This model allow to detect speaker roles and speaker changes based on text. Normally, this task is done on the acoustic level. However, we propose to perform this task on the text level. We solve this challenge by performing speaker role and change detection with a BERT model. We fine-tune it on the chunking task (token-classification).

For instance:

  • Speaker 1: lufthansa six two nine charlie tango report when established
  • Speaker 2: report when established lufthansa six two nine charlie tango

Based on that, could you tell the speaker role? Is it speaker 1 air traffic controller or pilot?

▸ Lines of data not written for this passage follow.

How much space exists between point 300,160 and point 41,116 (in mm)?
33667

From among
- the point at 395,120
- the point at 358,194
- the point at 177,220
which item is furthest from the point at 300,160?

Also, if you have a recording with 2 or more speakers, like this:

  • Recording with 2 or more segments: report when established lufthansa six two nine charlie tango lufthansa six two nine charlie tango report when established

could you tell when the first speaker ends and when the second starts? This is basically diarization plus speaker role detection.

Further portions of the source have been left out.